Some photon-induced interactions resemble hadronic processes in which the target breaks up and tens to hundreds of new particles are created. Others, “diffractive interactions,” leave the target intact and produce a single vector meson—that is, a spin-1 meson in which the spins of the quark and antiquark point in the same direction. In diffractive interactions, a virtual quark–antiquark pair scatters off the target and emerges as a real vector meson. This is exclusive vector meson photoproduction; “exclusive” means that the interaction produces no particles other than the vector meson.
Exclusive vector meson photoproduction has attracted much interest, both at HERA and at facilities studying heavy-ion UPCs. For low photon energies, the interaction of the virtual quark–antiquark pair with the target nucleus may be viewed as proceeding via the exchange of other mesons. Often the collective effect of the exchanged mesons is called reggeon exchange, after Tullio Regge.
The cross section for meson exchange decreases with increasing photon energy, but the meson photoproduction cross section actually bottoms out at about 30 GeV and then starts to increase. The rise is ascribed to the exchange of so-called pomerons, named after Isaak Pomeranchuk. In the simplest model, a pomeron corresponds to the exchange of two gluons. In general, pomerons are needed because vector meson photoproduction does not involve the exchange of color, the QCD analogue of electric charge, but individual strong-force-carrying gluons do have color. Thus a pomeron must be composed of gluons (and possibly quarks) carefully arranged to be colorless.

━━━━━━

### Request A
In the records, please restate the lines from the one containing "Of the two, flower" through the end of the records, inclusive, substituting "farther" for "further" and changing nothing else.

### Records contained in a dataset
━━━━━━

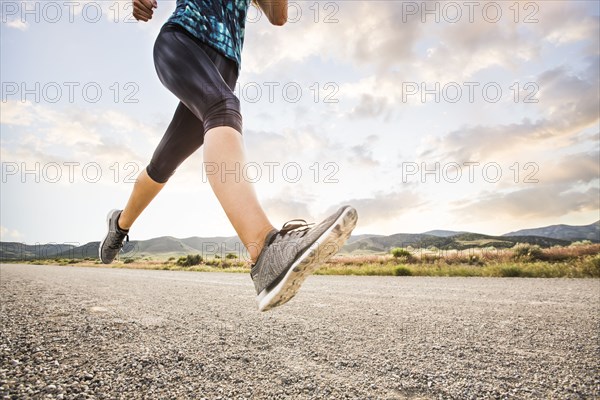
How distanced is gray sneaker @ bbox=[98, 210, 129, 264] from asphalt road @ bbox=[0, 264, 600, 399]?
0.56 metres

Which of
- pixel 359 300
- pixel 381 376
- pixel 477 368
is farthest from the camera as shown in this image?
pixel 359 300

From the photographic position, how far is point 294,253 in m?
1.38

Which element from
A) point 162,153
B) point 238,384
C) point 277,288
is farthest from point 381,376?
point 162,153

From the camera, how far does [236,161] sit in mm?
1504

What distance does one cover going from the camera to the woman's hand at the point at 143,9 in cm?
181

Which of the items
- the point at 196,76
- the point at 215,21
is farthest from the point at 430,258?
the point at 196,76

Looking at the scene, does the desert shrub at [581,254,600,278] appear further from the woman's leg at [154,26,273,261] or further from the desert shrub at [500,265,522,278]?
the woman's leg at [154,26,273,261]

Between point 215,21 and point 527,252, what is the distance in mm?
12535

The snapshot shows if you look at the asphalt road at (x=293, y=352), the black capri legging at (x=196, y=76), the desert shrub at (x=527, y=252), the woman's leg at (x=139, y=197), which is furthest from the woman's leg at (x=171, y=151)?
the desert shrub at (x=527, y=252)

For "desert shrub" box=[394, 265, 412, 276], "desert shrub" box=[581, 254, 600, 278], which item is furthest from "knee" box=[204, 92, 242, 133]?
"desert shrub" box=[394, 265, 412, 276]

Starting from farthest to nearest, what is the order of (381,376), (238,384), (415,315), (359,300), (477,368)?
(359,300)
(415,315)
(477,368)
(381,376)
(238,384)

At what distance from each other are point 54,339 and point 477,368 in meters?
2.69

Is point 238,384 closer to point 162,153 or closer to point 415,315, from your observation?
point 162,153

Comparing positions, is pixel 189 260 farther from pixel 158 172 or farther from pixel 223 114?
pixel 223 114
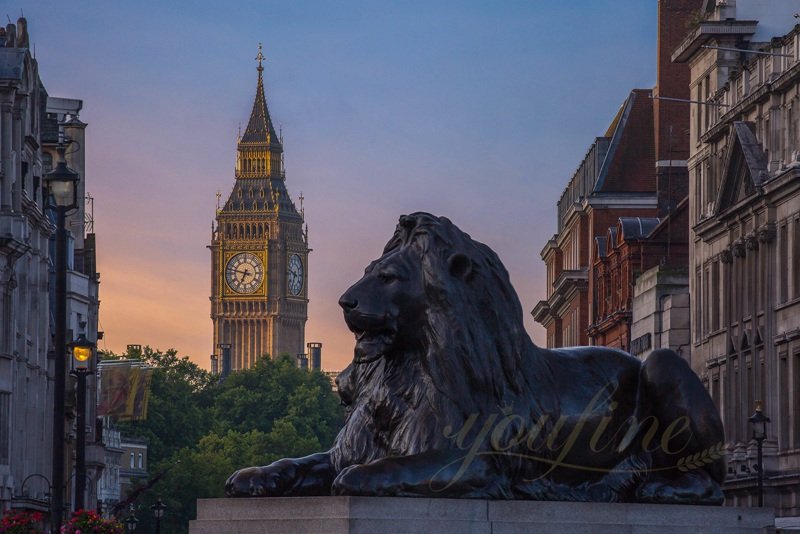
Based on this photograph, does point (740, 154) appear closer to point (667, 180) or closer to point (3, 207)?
point (3, 207)

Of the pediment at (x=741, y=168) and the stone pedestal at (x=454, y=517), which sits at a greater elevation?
the pediment at (x=741, y=168)

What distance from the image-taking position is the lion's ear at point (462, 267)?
42.0ft

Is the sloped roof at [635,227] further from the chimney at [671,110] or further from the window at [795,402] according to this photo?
the window at [795,402]

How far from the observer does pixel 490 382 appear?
12812mm

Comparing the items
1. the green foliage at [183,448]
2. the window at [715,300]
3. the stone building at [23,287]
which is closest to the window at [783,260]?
the window at [715,300]

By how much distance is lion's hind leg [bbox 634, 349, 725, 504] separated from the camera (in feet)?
44.8

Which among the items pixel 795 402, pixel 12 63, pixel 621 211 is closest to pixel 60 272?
pixel 795 402

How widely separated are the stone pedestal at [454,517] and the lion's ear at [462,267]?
1206mm

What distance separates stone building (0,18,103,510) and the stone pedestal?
47223mm

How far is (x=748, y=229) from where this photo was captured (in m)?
67.4

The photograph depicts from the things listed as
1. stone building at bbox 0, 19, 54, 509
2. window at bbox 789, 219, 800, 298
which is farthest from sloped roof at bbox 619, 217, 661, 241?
window at bbox 789, 219, 800, 298

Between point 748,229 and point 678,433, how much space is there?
2136 inches

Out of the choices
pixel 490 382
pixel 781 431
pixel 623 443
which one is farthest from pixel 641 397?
pixel 781 431

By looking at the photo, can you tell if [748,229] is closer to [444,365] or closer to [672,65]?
[672,65]
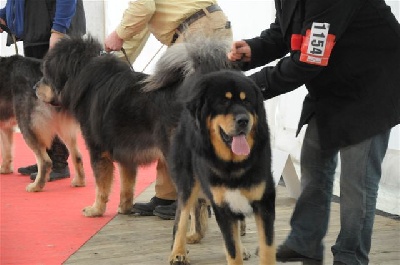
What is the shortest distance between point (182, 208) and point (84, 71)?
57.9 inches

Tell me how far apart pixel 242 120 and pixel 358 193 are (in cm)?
61

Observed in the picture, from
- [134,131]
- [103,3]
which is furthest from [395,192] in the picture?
[103,3]

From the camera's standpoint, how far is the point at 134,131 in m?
3.82

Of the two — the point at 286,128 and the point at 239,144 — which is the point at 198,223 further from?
the point at 286,128

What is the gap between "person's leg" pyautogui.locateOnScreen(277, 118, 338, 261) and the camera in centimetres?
279

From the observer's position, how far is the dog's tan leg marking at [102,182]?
4.16 metres

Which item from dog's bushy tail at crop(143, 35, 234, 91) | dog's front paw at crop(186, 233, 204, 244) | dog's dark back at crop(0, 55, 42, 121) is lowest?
dog's front paw at crop(186, 233, 204, 244)

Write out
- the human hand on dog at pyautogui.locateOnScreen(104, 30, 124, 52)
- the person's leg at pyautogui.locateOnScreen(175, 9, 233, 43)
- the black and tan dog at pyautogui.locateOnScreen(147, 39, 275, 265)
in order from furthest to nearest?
the human hand on dog at pyautogui.locateOnScreen(104, 30, 124, 52)
the person's leg at pyautogui.locateOnScreen(175, 9, 233, 43)
the black and tan dog at pyautogui.locateOnScreen(147, 39, 275, 265)

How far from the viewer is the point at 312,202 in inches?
112

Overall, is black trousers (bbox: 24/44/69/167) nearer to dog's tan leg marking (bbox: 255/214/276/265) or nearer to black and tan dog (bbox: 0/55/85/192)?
black and tan dog (bbox: 0/55/85/192)

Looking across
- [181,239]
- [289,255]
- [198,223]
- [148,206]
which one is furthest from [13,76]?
[289,255]

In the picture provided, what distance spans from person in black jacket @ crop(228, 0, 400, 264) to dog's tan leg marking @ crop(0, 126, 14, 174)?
365cm

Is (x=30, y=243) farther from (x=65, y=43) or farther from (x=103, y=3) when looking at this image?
(x=103, y=3)

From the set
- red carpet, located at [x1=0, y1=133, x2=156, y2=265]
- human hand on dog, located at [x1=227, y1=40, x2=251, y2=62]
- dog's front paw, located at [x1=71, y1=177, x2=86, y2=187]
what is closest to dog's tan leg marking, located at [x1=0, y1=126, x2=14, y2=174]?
red carpet, located at [x1=0, y1=133, x2=156, y2=265]
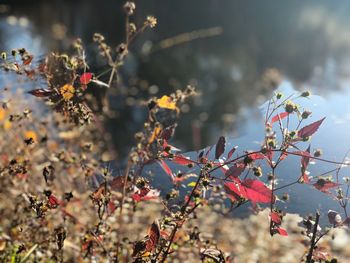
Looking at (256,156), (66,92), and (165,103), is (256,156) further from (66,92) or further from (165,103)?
(66,92)

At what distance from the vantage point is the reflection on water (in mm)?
1892

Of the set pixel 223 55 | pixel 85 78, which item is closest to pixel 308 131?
pixel 85 78

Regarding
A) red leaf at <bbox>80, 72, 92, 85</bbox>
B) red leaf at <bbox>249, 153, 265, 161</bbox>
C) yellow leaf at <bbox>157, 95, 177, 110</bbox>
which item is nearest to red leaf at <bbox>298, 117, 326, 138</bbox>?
red leaf at <bbox>249, 153, 265, 161</bbox>

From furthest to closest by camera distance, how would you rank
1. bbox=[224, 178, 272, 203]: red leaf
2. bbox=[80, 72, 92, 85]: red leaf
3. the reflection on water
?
the reflection on water
bbox=[80, 72, 92, 85]: red leaf
bbox=[224, 178, 272, 203]: red leaf

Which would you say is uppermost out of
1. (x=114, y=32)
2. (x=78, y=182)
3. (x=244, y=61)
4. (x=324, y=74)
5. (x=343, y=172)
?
(x=114, y=32)

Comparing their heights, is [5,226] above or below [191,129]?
below

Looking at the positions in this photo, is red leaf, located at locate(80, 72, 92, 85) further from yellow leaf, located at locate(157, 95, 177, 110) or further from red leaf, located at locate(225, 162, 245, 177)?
red leaf, located at locate(225, 162, 245, 177)

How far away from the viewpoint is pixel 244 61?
193 inches

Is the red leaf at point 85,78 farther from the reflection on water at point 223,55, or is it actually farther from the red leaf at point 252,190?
the reflection on water at point 223,55

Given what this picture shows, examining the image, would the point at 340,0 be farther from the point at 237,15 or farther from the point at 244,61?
the point at 244,61

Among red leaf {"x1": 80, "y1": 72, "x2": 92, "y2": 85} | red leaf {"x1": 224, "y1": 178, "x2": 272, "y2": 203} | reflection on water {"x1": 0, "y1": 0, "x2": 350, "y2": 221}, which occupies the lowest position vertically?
red leaf {"x1": 224, "y1": 178, "x2": 272, "y2": 203}

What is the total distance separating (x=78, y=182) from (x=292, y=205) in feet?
1.93

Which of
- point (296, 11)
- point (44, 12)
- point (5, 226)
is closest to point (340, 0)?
point (296, 11)

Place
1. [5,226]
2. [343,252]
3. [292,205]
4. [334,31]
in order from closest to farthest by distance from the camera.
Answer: [343,252], [5,226], [292,205], [334,31]
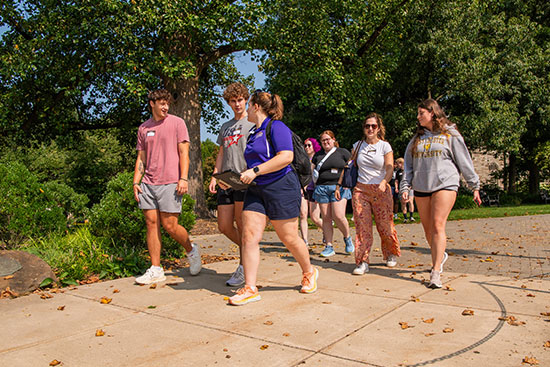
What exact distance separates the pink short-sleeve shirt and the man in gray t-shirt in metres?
0.48

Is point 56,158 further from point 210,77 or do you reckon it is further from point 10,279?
point 10,279

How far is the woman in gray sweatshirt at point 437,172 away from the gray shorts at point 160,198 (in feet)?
8.63

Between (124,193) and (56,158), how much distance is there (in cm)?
2503

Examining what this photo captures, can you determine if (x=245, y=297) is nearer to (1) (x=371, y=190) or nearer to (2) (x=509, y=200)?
(1) (x=371, y=190)

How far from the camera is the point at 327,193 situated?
7.43 m

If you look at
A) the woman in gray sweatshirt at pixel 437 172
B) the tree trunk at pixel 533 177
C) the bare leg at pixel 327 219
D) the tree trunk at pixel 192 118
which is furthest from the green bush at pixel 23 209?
the tree trunk at pixel 533 177

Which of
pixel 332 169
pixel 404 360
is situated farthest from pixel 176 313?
pixel 332 169

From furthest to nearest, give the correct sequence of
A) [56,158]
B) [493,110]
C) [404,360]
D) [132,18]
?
[56,158]
[493,110]
[132,18]
[404,360]

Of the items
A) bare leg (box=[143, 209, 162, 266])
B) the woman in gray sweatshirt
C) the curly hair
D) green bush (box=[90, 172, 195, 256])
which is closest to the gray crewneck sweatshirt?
the woman in gray sweatshirt

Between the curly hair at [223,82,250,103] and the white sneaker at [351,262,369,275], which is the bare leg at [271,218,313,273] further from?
the curly hair at [223,82,250,103]

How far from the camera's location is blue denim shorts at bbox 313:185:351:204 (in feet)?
24.1

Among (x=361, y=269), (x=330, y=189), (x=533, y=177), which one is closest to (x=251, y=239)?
(x=361, y=269)

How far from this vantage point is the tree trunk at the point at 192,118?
15.3 metres

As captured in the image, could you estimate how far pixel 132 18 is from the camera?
12.8m
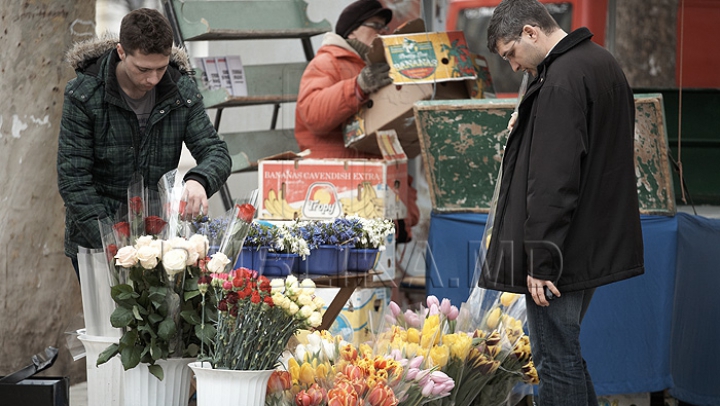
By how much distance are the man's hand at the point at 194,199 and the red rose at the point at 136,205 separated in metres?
0.13

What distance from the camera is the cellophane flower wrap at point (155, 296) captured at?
7.70ft

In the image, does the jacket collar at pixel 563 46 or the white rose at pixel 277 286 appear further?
the jacket collar at pixel 563 46

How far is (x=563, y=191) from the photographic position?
2723 millimetres

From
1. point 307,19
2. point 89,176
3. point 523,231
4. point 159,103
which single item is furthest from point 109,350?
point 307,19

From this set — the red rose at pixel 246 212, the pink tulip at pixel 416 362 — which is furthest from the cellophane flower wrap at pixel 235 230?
the pink tulip at pixel 416 362

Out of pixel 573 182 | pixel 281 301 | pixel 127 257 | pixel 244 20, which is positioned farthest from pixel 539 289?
pixel 244 20

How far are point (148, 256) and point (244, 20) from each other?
3.27m

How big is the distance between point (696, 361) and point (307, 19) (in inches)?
118

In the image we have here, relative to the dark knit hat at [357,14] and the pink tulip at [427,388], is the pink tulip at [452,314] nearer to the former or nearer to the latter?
the pink tulip at [427,388]

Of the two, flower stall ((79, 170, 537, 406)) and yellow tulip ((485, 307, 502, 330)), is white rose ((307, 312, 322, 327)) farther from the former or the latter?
yellow tulip ((485, 307, 502, 330))

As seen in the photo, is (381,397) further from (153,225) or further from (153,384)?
(153,225)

━━━━━━

### Request B
Answer these questions from the passage on vector meson photoproduction:
(i) In exclusive vector meson photoproduction, what does "exclusive" mean?
(ii) After whom is reggeon exchange named?
(iii) At about what photon energy does the meson photoproduction cross section bottom out?

### Final result A
Of the two, flower stall ((79, 170, 537, 406)) and yellow tulip ((485, 307, 502, 330)), is white rose ((307, 312, 322, 327)) farther from the former or the latter?
yellow tulip ((485, 307, 502, 330))

As seen in the photo, is (381,397) farther from (153,225) or farther from (153,384)?
(153,225)

### Final result B
(i) The interaction produces no particles other than the vector meson.
(ii) Tullio Regge.
(iii) About 30 GeV.